> The problem
Please reproduce word for word the lines between the one holding "From this image, would" and the one holding "1.75 meters", inclusive.

*** Listed entries ***

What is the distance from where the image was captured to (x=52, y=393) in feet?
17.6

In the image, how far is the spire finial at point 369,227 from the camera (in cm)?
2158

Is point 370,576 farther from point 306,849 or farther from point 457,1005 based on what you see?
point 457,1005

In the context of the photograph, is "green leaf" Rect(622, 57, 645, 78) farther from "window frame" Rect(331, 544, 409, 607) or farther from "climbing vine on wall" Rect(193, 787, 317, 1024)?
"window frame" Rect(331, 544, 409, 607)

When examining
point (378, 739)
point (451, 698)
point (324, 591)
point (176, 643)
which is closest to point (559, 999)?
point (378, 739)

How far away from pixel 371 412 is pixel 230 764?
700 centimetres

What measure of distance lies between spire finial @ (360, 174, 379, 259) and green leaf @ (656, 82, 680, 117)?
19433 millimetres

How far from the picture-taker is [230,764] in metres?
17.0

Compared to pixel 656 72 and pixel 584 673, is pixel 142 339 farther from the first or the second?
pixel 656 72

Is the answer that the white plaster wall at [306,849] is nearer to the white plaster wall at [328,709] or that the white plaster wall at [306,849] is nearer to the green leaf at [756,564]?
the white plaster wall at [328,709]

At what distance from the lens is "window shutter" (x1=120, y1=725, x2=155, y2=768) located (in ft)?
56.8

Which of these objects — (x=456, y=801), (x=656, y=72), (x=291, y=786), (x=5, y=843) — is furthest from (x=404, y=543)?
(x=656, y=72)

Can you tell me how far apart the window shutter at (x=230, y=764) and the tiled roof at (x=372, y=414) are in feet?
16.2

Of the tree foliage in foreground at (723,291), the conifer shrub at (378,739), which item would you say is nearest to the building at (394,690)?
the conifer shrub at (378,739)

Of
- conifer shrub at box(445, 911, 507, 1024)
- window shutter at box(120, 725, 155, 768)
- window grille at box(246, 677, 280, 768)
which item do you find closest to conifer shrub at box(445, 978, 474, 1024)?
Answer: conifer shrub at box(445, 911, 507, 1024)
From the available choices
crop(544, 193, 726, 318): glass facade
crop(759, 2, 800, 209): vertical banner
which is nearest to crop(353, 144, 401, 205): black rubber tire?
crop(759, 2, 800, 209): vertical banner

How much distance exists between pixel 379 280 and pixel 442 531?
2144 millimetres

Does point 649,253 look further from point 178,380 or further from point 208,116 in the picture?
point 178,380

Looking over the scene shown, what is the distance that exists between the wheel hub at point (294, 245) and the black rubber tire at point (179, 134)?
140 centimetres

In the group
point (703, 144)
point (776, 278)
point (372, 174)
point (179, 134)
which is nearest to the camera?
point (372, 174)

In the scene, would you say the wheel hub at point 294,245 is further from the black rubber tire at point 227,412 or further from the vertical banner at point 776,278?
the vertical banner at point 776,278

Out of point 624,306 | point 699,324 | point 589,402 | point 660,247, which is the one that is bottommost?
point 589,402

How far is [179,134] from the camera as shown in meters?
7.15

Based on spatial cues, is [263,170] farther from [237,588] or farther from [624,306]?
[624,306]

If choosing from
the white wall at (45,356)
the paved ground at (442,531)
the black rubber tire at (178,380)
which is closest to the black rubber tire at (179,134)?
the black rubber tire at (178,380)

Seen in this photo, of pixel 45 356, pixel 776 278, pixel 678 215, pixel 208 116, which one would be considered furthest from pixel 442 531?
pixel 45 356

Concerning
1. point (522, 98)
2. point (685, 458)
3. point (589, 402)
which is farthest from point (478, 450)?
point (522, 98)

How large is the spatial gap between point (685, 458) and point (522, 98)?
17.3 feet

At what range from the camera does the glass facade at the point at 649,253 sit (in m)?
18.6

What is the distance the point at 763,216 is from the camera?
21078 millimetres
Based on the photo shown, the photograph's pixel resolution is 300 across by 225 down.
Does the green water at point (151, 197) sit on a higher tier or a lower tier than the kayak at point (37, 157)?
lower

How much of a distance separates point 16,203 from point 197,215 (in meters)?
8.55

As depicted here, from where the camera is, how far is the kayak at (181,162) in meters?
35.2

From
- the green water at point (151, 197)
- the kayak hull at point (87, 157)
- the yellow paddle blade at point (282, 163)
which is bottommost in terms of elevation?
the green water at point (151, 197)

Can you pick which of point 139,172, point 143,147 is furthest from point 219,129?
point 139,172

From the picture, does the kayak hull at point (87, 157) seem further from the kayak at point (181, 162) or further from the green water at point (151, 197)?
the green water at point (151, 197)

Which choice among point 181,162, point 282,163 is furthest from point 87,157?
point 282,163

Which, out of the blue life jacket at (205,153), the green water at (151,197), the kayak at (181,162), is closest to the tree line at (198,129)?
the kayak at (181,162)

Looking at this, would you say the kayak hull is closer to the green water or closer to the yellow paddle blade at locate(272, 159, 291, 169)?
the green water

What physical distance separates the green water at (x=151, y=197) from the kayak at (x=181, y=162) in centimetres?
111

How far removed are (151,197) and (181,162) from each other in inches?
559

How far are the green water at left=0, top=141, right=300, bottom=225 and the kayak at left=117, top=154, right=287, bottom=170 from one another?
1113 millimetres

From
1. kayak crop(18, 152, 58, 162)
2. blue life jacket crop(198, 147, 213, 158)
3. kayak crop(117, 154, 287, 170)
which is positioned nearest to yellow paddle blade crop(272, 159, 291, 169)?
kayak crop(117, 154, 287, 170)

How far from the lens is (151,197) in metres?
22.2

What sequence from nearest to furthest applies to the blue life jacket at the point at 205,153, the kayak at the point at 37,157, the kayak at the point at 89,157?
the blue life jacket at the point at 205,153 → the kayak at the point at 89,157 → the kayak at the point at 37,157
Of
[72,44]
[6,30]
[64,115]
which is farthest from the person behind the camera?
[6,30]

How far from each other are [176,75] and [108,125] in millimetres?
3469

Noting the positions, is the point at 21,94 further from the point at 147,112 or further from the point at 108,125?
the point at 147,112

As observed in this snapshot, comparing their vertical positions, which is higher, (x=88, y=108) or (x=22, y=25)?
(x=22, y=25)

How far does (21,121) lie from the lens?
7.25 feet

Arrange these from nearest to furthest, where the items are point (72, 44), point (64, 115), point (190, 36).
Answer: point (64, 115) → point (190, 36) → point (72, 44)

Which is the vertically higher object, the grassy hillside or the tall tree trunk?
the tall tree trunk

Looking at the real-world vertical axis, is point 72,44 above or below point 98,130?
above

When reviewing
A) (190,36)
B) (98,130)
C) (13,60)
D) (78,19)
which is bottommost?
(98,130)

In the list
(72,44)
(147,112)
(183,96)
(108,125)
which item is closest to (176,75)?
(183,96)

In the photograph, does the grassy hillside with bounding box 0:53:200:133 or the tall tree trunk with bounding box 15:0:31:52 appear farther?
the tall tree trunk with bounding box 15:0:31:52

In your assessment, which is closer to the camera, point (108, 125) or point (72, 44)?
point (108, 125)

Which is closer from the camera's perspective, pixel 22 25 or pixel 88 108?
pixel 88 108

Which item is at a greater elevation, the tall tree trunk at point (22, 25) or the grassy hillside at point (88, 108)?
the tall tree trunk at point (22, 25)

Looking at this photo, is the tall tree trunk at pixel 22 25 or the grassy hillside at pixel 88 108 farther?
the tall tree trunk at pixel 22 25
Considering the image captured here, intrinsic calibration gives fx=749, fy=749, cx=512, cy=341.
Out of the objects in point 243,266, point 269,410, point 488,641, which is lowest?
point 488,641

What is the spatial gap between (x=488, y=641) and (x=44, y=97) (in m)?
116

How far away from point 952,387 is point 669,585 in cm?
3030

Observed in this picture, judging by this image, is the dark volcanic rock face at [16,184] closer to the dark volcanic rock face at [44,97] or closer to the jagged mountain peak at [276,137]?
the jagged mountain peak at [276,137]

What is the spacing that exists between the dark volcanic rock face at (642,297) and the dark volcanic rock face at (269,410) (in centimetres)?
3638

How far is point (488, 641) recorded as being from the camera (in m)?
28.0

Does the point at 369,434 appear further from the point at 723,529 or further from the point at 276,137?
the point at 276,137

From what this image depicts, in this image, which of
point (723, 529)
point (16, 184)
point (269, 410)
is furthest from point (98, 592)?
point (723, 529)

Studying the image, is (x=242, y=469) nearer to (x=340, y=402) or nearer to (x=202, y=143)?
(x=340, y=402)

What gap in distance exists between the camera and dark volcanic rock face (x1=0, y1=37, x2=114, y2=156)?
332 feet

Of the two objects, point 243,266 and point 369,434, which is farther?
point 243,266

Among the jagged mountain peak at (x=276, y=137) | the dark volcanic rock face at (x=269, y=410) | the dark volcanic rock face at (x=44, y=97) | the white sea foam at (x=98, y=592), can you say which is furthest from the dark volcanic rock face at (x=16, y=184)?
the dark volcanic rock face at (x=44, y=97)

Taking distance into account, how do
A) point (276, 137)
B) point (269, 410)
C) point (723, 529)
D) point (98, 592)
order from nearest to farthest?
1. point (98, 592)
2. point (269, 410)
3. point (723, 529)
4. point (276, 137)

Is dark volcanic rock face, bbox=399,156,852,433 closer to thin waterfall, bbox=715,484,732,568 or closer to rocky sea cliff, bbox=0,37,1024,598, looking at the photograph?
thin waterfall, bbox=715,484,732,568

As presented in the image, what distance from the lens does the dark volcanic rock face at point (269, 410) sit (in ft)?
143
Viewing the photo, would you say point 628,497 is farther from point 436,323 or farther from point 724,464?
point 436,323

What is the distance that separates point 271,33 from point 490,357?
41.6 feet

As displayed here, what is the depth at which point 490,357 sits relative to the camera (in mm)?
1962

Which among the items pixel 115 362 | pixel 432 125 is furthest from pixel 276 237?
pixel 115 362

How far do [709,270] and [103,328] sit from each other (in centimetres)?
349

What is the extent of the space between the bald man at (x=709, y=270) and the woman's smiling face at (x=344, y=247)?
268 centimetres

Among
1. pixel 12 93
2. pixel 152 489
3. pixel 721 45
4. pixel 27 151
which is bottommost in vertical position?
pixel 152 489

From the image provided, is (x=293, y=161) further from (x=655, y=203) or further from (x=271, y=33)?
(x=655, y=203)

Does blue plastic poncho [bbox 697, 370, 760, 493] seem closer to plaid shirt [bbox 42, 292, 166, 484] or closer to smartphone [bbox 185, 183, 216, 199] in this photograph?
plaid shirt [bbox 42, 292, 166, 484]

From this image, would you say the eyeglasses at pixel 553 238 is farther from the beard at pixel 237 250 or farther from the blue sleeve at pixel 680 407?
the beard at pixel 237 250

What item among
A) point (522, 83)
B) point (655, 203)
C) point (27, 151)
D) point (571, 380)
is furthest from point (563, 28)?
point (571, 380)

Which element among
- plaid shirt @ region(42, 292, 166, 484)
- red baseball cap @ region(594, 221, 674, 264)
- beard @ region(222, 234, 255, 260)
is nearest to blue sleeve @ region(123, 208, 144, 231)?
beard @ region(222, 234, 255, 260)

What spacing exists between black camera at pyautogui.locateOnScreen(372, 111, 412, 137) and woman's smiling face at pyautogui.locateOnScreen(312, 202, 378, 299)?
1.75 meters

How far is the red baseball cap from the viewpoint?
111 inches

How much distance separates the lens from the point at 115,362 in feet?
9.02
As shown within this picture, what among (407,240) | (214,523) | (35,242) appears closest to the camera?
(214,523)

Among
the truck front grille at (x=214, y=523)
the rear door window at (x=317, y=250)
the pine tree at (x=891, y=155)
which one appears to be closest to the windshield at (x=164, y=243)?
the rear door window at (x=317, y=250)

***

> The solution
From this image, would you say the eyeglasses at pixel 553 238 is farther from the beard at pixel 237 250 or farther from the blue sleeve at pixel 680 407?
the beard at pixel 237 250

What item among
A) point (522, 83)
B) point (655, 203)
C) point (27, 151)
D) point (571, 380)
is furthest from point (563, 28)?
point (571, 380)

Which element among
- plaid shirt @ region(42, 292, 166, 484)
- red baseball cap @ region(594, 221, 674, 264)
- beard @ region(222, 234, 255, 260)
is nearest to blue sleeve @ region(123, 208, 144, 231)?
beard @ region(222, 234, 255, 260)

What spacing exists between black camera at pyautogui.locateOnScreen(372, 111, 412, 137) and woman's smiling face at pyautogui.locateOnScreen(312, 202, 378, 299)?
1.75 meters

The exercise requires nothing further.